The Zimmer Biomet bone growth stimulator recall affects products with certain serial numbers that were manufactured between Oct. 11, 2016 and Jan. 18, 2017, and were distributed between March 28, 2017 and April 6, 2017.

Zimmer Biomet initiated the Biomet bone growth stimulator recall on April 20, 2017, when the company had sent an Urgent Medical Device Removal notification letter to customers. The recall affects the SpF PLUS-Mini and SpF XL Llb Implantable Spinal Fusion Stimulators.

According to Zimmer Biomet, the dangerous chemical levels were discovered during a routine monitoring procedure.

During this time, the company discovered dangerously high levels of certain chemicals that could induce organ or tissue damage. The complications associated with the chemicals inside the Biomet bone growth stimulator products include:

• Cytotoxicity (a toxicity that occurs in tissues and organs)
• Chronic infections
• Long-term hospitalization
• Need for additional surgeries
• Paralysis
• Death

In total, Zimmer Biomet identified 33 different serial numbers affected by the Biomet bone growth stimulator recall.

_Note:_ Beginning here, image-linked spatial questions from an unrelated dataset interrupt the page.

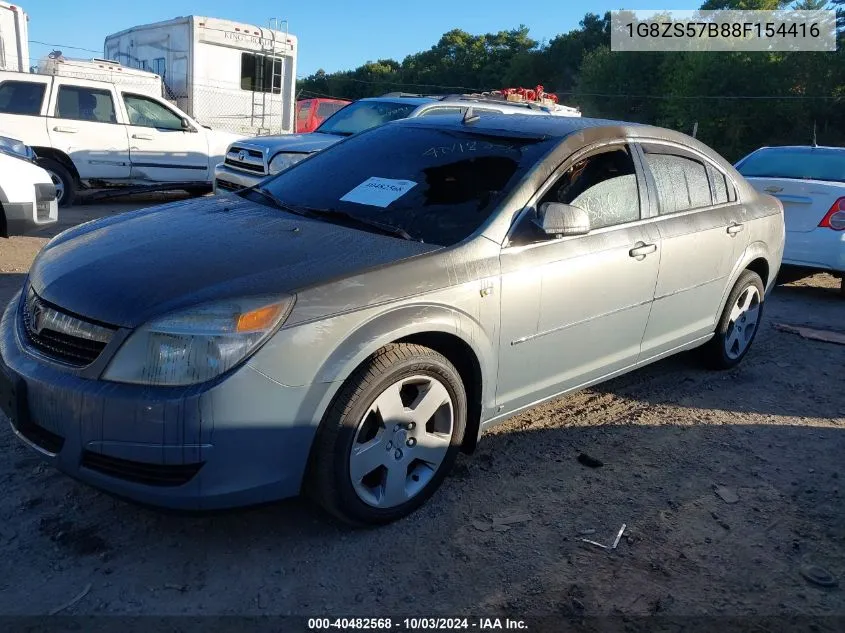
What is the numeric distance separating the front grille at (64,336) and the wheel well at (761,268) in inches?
166

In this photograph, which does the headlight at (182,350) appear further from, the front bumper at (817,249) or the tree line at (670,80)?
the tree line at (670,80)

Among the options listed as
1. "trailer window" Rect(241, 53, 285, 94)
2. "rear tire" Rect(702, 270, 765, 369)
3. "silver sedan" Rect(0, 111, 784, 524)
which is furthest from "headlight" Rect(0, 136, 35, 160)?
"trailer window" Rect(241, 53, 285, 94)

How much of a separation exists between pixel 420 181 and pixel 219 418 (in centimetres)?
170

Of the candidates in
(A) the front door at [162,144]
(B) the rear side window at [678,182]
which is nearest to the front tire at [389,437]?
(B) the rear side window at [678,182]

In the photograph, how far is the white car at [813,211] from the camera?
23.9ft

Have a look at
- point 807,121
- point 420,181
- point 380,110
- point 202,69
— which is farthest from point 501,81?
point 420,181

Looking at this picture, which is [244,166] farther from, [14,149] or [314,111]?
[314,111]

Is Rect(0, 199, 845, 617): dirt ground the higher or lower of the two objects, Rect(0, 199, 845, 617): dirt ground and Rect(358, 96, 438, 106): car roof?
the lower

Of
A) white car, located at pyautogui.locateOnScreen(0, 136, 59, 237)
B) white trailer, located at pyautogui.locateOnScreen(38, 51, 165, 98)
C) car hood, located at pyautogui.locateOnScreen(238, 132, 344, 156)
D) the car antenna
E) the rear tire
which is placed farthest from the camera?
white trailer, located at pyautogui.locateOnScreen(38, 51, 165, 98)

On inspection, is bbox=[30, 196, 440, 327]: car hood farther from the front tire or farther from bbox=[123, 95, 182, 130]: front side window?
bbox=[123, 95, 182, 130]: front side window

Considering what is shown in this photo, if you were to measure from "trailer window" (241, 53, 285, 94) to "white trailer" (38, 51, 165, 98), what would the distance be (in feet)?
6.24

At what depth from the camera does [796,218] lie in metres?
7.51

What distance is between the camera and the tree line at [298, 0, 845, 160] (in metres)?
29.7

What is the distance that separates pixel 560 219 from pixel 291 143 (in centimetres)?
621
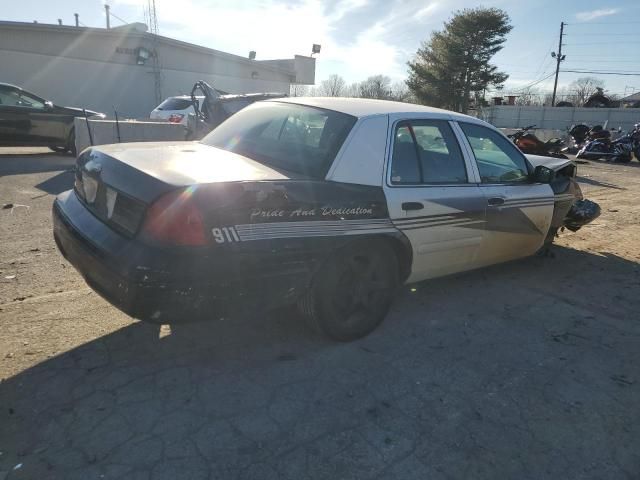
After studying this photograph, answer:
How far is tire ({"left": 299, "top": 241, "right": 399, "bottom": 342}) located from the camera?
3.20m

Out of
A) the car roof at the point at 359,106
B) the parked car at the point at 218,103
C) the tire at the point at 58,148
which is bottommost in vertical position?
the tire at the point at 58,148

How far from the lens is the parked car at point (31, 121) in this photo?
11.1 m

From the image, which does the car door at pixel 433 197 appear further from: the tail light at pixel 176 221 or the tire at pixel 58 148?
the tire at pixel 58 148

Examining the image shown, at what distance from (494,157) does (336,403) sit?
112 inches

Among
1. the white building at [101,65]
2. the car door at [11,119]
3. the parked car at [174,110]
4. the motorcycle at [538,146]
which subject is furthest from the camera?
the white building at [101,65]

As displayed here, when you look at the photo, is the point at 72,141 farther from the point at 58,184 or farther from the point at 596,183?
the point at 596,183

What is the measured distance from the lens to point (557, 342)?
370 cm

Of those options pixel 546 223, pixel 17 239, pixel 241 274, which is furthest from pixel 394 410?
pixel 17 239

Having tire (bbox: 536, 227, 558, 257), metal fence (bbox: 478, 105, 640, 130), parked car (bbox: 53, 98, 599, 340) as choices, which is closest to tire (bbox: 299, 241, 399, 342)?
parked car (bbox: 53, 98, 599, 340)

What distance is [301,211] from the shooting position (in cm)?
291

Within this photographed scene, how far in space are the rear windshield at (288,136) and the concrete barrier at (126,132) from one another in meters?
6.87

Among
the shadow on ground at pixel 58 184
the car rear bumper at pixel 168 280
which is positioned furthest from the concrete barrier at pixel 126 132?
the car rear bumper at pixel 168 280

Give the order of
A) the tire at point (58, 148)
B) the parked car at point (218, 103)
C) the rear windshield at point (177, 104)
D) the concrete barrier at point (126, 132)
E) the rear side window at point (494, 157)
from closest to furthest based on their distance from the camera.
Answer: the rear side window at point (494, 157), the parked car at point (218, 103), the concrete barrier at point (126, 132), the tire at point (58, 148), the rear windshield at point (177, 104)

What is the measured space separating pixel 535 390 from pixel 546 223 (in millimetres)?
2433
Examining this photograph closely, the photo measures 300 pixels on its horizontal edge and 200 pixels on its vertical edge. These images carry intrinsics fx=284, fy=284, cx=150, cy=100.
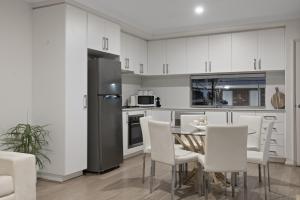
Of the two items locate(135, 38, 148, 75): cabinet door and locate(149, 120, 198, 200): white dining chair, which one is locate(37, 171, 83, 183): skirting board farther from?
locate(135, 38, 148, 75): cabinet door

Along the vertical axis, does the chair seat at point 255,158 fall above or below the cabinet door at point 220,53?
below

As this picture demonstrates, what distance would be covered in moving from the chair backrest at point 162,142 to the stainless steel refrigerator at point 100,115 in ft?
3.90

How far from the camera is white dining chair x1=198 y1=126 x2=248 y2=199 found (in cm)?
290

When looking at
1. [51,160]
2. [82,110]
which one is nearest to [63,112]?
[82,110]

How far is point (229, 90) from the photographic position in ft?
19.9

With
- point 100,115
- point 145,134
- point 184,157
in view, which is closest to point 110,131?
point 100,115

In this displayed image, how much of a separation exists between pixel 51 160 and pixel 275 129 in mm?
3825

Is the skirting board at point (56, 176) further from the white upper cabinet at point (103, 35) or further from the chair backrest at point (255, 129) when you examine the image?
the chair backrest at point (255, 129)

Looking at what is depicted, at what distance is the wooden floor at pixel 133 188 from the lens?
340cm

Hospitals and other healthcare facilities that still have any of the devices affected by the recall are instructed to quarantine them and later arrange for them to be removed from the facilities.

Overview of Zimmer Biomet Bone Growth Stimulator

The Zimmer Biomet bone growth stimulator devices are primarily used for spinal fusion purposes as they help connect patients’ spines. These devices are directly implanted into the patients’ backs during spinal surgery to increase the likelihood that two or more of the vertebrae bones will connect.

The spinal connection process is encouraged through continuously applied electrical charges to the surgical site. Since spinal fusion surgery is a major surgery, physicians only advise this to patients when no other options are possible.

If given proper assistance from the Biomet bone growth stimulator product, the bones should grow together quicker than if unassisted.

According to spine-health.com, the spinal fusion stimulator is a small medical device that is implanted underneath the skin, typically for six to twelve months. This device provides electrical stimulation to the surgical area to help the bone tissue connect faster.

This process is supposed to restore the patient’s spine along with all the vital functions attached to the bone. However, the dangerous chemicals found in the Zimmer Biomet bone growth stimulator could result in potentially fatal complications for patients.

Patients who may have developed tissue or organ damage because of Biomet bone growth stimulator devices may be able to file legal action against the company.